Though it did bring a new brand of ultraviolence to the home console, the GTA series also allowed for incredible industrial breakthroughs in graphics, processing, physics, and most notably the introduction of celebrity voices for video game parts. With most of the first chapter in the III saga being voiced by the cast of the Sopranos, it suddenly became cool for real actors to get involved in gaming. It added more depth to games when it wasn’t just some third-tier voice actor whose skills were relative to a plank of wood as far as emotion. It made you feel like this world around which you were riding and causing havoc was a real place, no matter how farfetched the mission goals were.
Beyond the voices came the soundtrack. The radio stations have always been the best part of the game. Riding around San Andreas listening to gangsta rap in the games early 90s LA setting made me remember the hours I wasted watching MTV when it actually played videos.
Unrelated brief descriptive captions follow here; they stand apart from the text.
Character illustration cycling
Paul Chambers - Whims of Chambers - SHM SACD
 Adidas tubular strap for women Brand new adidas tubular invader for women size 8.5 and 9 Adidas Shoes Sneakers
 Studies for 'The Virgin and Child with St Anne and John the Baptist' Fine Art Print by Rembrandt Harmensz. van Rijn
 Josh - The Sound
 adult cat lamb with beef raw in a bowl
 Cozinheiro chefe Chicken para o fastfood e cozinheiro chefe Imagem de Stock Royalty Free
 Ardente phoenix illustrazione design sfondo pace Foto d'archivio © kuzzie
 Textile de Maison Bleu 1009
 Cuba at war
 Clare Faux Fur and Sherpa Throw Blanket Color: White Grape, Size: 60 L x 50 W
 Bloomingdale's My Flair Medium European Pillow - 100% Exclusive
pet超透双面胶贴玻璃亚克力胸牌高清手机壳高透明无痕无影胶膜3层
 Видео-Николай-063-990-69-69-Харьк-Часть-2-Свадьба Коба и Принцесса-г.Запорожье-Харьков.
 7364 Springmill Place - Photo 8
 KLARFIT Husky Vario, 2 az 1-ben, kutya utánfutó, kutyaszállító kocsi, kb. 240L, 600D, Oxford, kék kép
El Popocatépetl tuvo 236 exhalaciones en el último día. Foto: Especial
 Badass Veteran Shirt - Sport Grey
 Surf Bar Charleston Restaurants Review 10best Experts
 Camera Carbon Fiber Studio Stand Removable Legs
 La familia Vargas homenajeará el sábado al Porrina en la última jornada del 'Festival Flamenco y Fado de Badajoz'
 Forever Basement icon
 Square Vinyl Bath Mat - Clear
Rolling around Vice City blasting hair metal and 80s pop or Liberty City in GTA IV tuned in to classic rock, the game keeps you bobbing your head and makes your foot (thumb) just as heavy as it would be in real life if you heard the right song at the right time. As with the celebrity voices, GTA was probably the first series to really attract the attention of the mainstream recording industry to video games.
With GTA IV now setting the bar for the concept of continual gaming by offering two downloadable mission packs for the same city (including new places, vehicles, weapons, and features) which seamlessly integrate with the original product, something unheard of in the scope with which Rockstar delivered, this series is pushing the envelope again.
Sure, most games don’t even profess to be anything like GTA, but they have all been influenced by the way Rockstar and the next-gen GTA series have consistently driven the industry by setting trends and paving the way for breakthroughs that have us arriving at the end of this first millennial decade still enamored with consoles as a whole.